If the conditions are right, a healthy body can create all the vitamin D that it needs all on its own.
Some vitamin D occurs naturally in foods such as eggs and oily fish. Wild salmon offers a lot; farmed salmon often little. Some vitamin D is added to certain foods, especially milk, during the manufacturing process.
Your body creates vitamin D when cholesterol in the skin is exposed to the sun in spring, summer and fall. An hour per week on the face and arms might do it, but not if you have dark skin. People with naturally dark skin need up to five or 10 times the amount of sun that fair-skinned people need in order to get the same benefits.

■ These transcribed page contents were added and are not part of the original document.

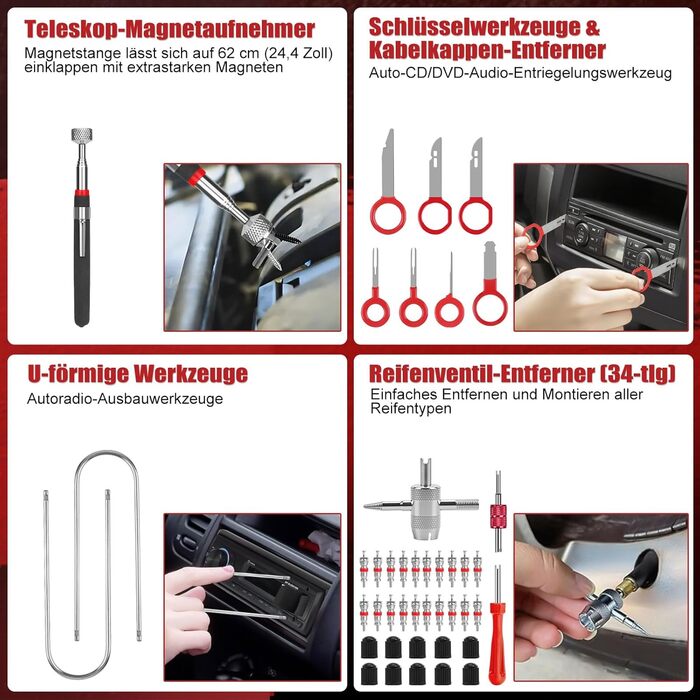 Teleskop-Magnetaufnehmer
Magnetstange lässt sich auf 62 cm (24,4 Zoll) einklappen mit extrastarken Magneten

Schlüsselwerkzeuge & Kabelkappen-Entferner
Auto-CD/DVD-Audio-Entriegelungswerkzeug

U-förmige Werkzeuge
Autoradio-Ausbauwerkzeuge

Reifenventil-Entferner (34-tlg)
Einfaches Entfernen und Montieren aller Reifentypen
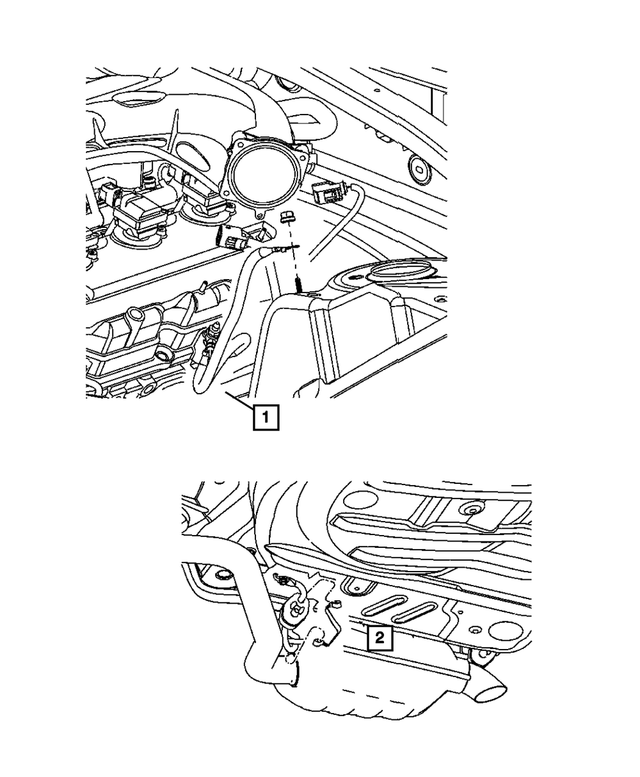 1

2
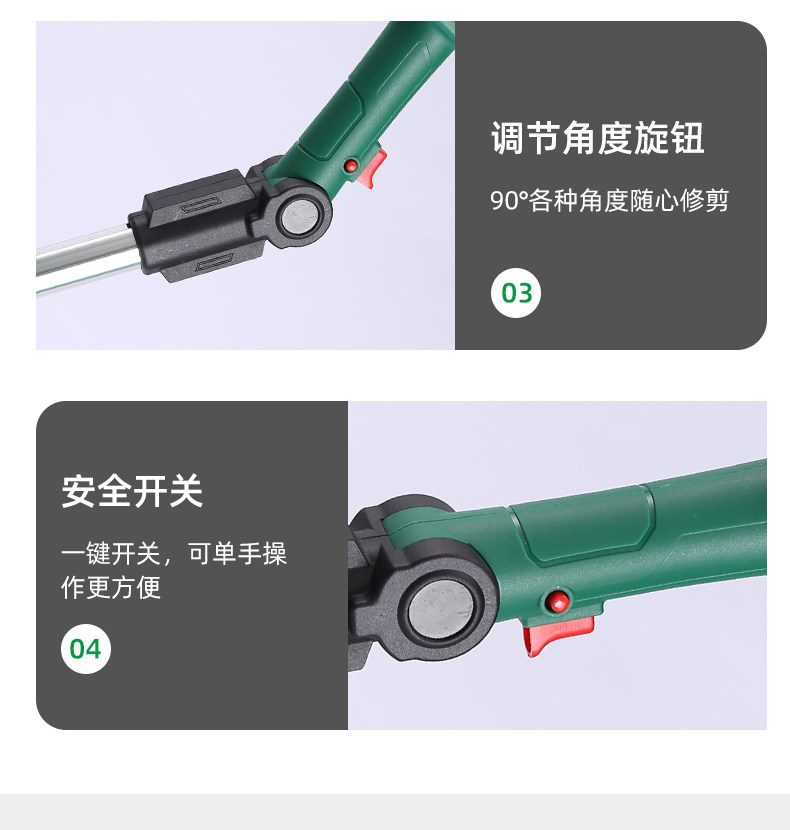 调节角度旋钮

90°各种角度随心修剪

03

安全开关

一键开关，可单手操作更方便

04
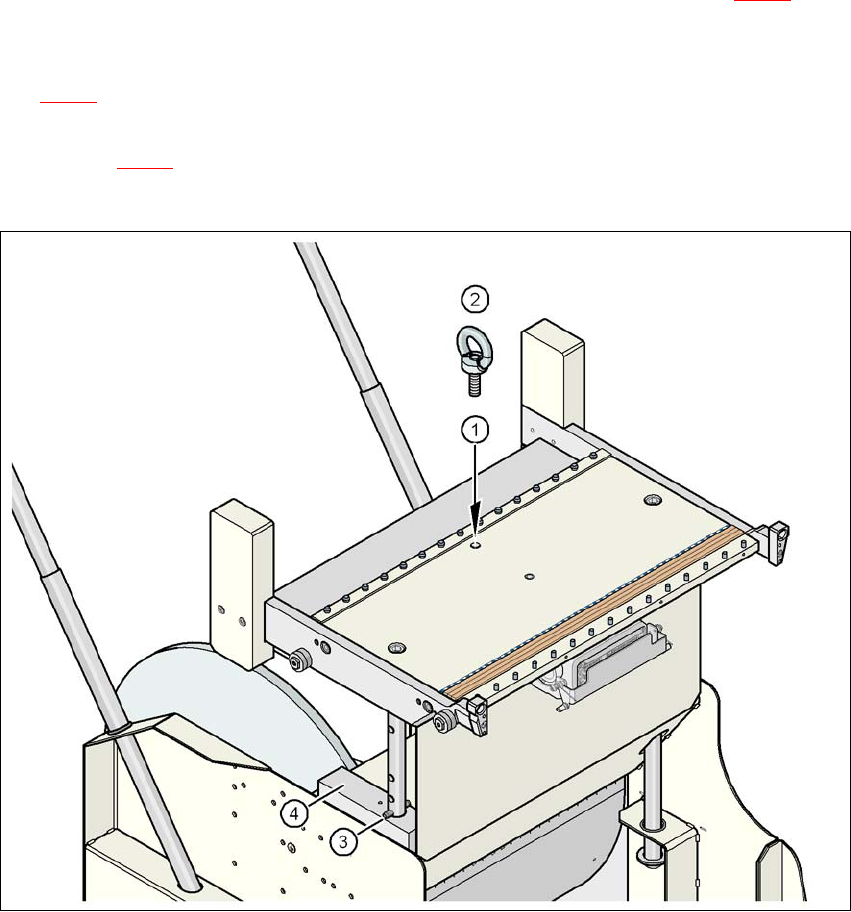 2

1

4

3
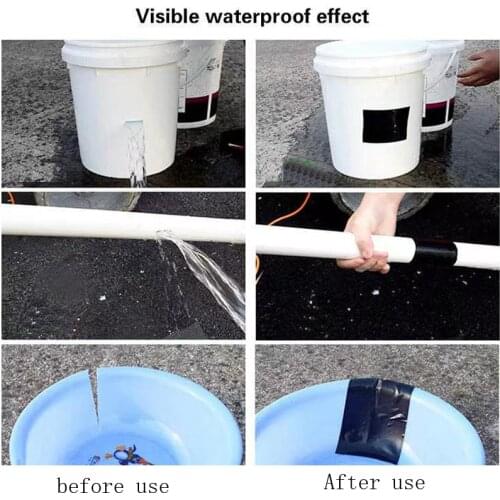 Visible waterproof effect

before use

After use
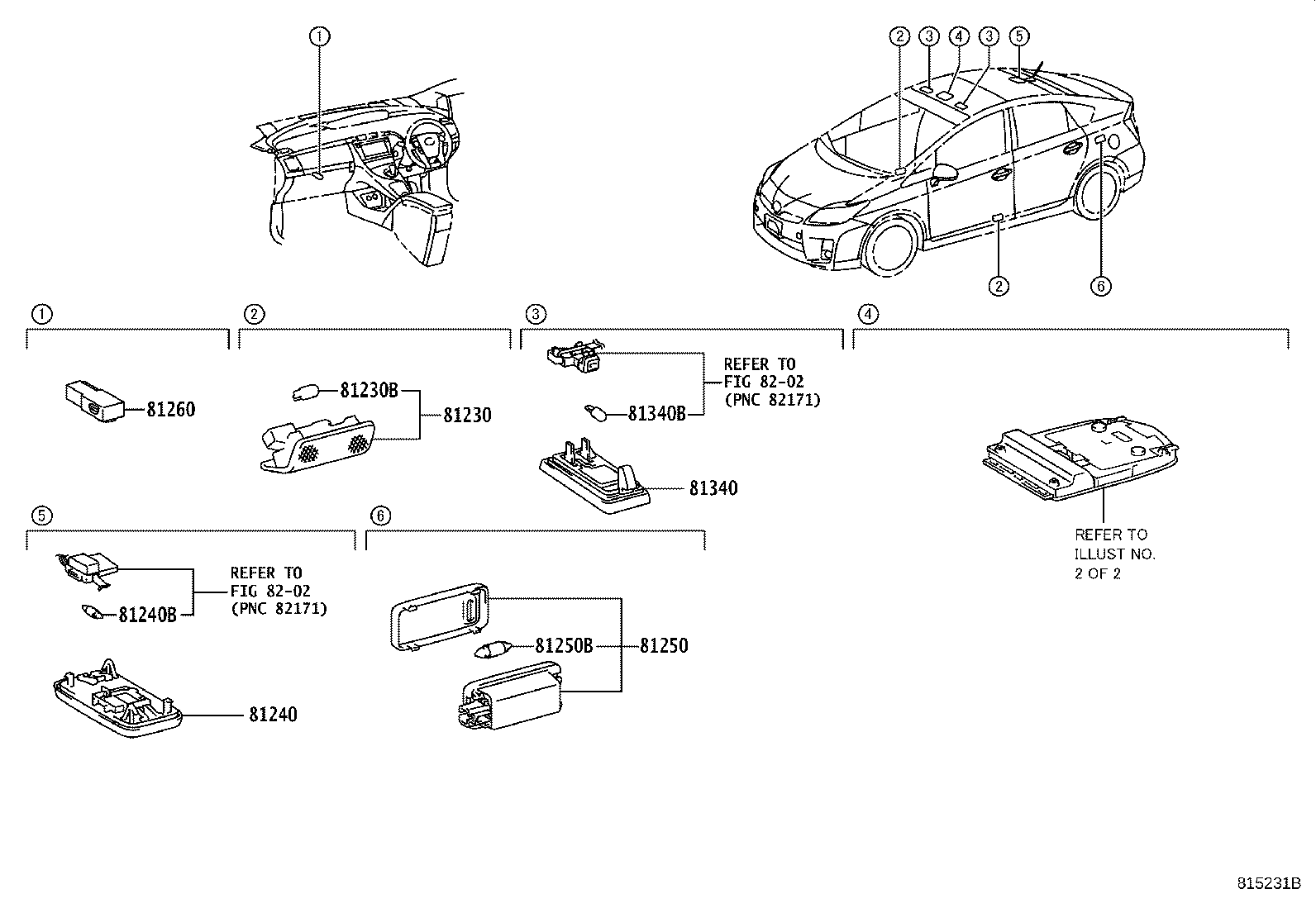 ①

② ③ ④ ③ ⑤

② ⑥

①

81260

②

81230B
81230

③

REFER TO
FIG 82-02
(PNC 82171)
81340B

81340

④

REFER TO
ILLUST NO.
2 OF 2

⑤

REFER TO
FIG 82-02
(PNC 82171)
81240B

81240

⑥

81250B
81250

815231B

Vitamin D is essential for your ability to make use of calcium and phosphorus. Without a sufficient amount of it, people develop rickets, a disease that causes bones to become soft and weak, and osteoporosis. Recent research shows a much wider role for vitamin D than was previously perceived.
Vitamin D may regulate more than 200 genes. Very high (but safe) levels of vitamin D in the blood have been linked with reduced occurrence of breast and other cancers, while low levels are associated with higher susceptibility to multiple sclerosis, diabetes and depression.
Vitamin D plays a significant role in hypertension, in immune system functioning and in pre-birth brain development.
For the population as a whole, the levels of this vitamin in our bodies are declining. More use of sunscreen, less time in the sun and an aging population may be the factors responsible for this change.
In an April 2009 professional seminar, Dr. Jeffrey Bland of Metagenics Inc. said that in one group of 40 mother-infant pairs tested at birth, 76 percent of the mothers and 81 percent of the infants had significantly low blood levels of this vitamin.
The official recommended daily intake is 400 units, but that is only enough to prevent rickets.
A qualified practitioner may prescribe up to 10,000 units a day to remedy a deficiency, but it would be dangerous to take this amount without supervision.
Canadian regulations limit your off-the-shelf capsule to 1,000 units, and that may well be a sensible caution for self-dosing. Toxicity from too much vitamin D is possible but very unusual. The levels of vitamin D found in foods are not nearly high enough for that. Only long-term supplements at a very excessive level (over 10,000 units) would pose a danger.
Ask your family practitioner to check your vitamin D level when you get your routine tests done, if he or she isn’t doing so already.